The top 5 mistakes people make on their resumes.

In this post, learn about five mistakes many people make on their resume and how to avoid them yourself to boost your chances of landing an interview. 

The top 5 mistakes people make on their resumes.

If you’re continually getting rejection letters from companies after applying for jobs, or worse – you’re getting no response whatsoever, your resume may need an upgrade. A weak resume is one of the main reasons a worthy candidate can get overlooked. 

1. Poor formatting and readability.

Some job vacancies, especially those advertised by the UK’s top companies, can attract hundreds of applicants.

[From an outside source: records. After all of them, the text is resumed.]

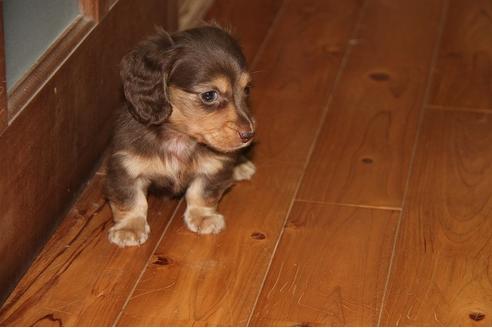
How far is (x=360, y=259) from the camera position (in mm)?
2920

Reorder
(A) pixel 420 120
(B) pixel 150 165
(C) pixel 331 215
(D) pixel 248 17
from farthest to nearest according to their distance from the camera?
(D) pixel 248 17, (A) pixel 420 120, (C) pixel 331 215, (B) pixel 150 165

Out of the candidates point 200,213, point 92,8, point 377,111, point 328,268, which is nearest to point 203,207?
point 200,213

Recruiters have the difficult task of going through all applications and creating a shortlist of the most promising candidates, ready for the interview stage. 

If your resume is hard to read due to its formatting, and – perish the thought – any spelling or grammar mistakes, it could end up on the rejection pile after a mere cursory glance.

To give your resume a good chance of being read, make sure it’s formatted clearly with zero errors. Break your resume down into sections, use subheadings and bullets, and keep the copy concise; no more than two pages.

2. Not writing it with a target employer in mind.

Many people use a one-size-fits-all approach when writing their resume, laying out their skills, work experience and qualifications in a generic fashion. They then use this same resume time and time again when applying for jobs. Can you relate?

The trouble is, a resume like this may not be good enough to help you stand out from the crowd. A better approach is to research your target employer(s) and find out what kind of crucial qualities they’re looking for. If you can phrase your skills and expertise on your resume in a way that matches those qualities, you’re effectively creating a checkbox of sorts that a recruiter can ‘tick off’ as they read it.

3. Not including impact.

It’s all well and good, mentioning your fantastic achievements from past job roles. But can you back up your claims with definitive results? 

Instead of including something like this:

My marketing campaigns generated an influx of leads for the company.

It would be better to be more specific and use quantitative results, like this:

In 2019, my marketing campaigns resulted in a 65% increase in lead generation for the company and also boosted sales revenue by 35%.

4. Using too many clichés.

You’re a team player, a skilled communicator and a hard worker. You always go above and beyond and take great pride in any project you take on. These are essential qualities to include on your resume, but using these sorts of cliché phrases just isn’t original or interesting to a recruiter.

The best way to get these qualities across is through evidence. Use examples that demonstrate how you made a significant contribution within a team. Explain how you went the extra mile for your last employer and include the results of your efforts.

5. Not optimising the top section of the resume.

The top quarter of your resume is what a recruiter sees first. If that section doesn’t grab attention, a busy recruiter may not bother to read the rest. 

So, use this space wisely and include a compelling professional profile, a core skills section and a brief career summary. Include minimal contact details only, to save on space. Use persuasive language, but remember to keep your copy punchy – less waffle, more facts.

Put more effort into your resume, and you’ll reap the rewards.

Chunky blocks of text and spelling mistakes, a one-size-fits-all template, too many clichés and a lack of evidence are all mistakes you’ll want to avoid when updating your resume. 

Don’t forget to properly utilise that all-important top section that recruiters will see as soon as they open your resume. If it doesn’t hook the recruiter instantly, they may not scroll down to read more about you.

A strong resume is half the battle where recruitment is concerned. Get your resume right, and you’ll increase your chances of call-backs, interviews, and most importantly, that lucrative job offer you’ve been waiting for.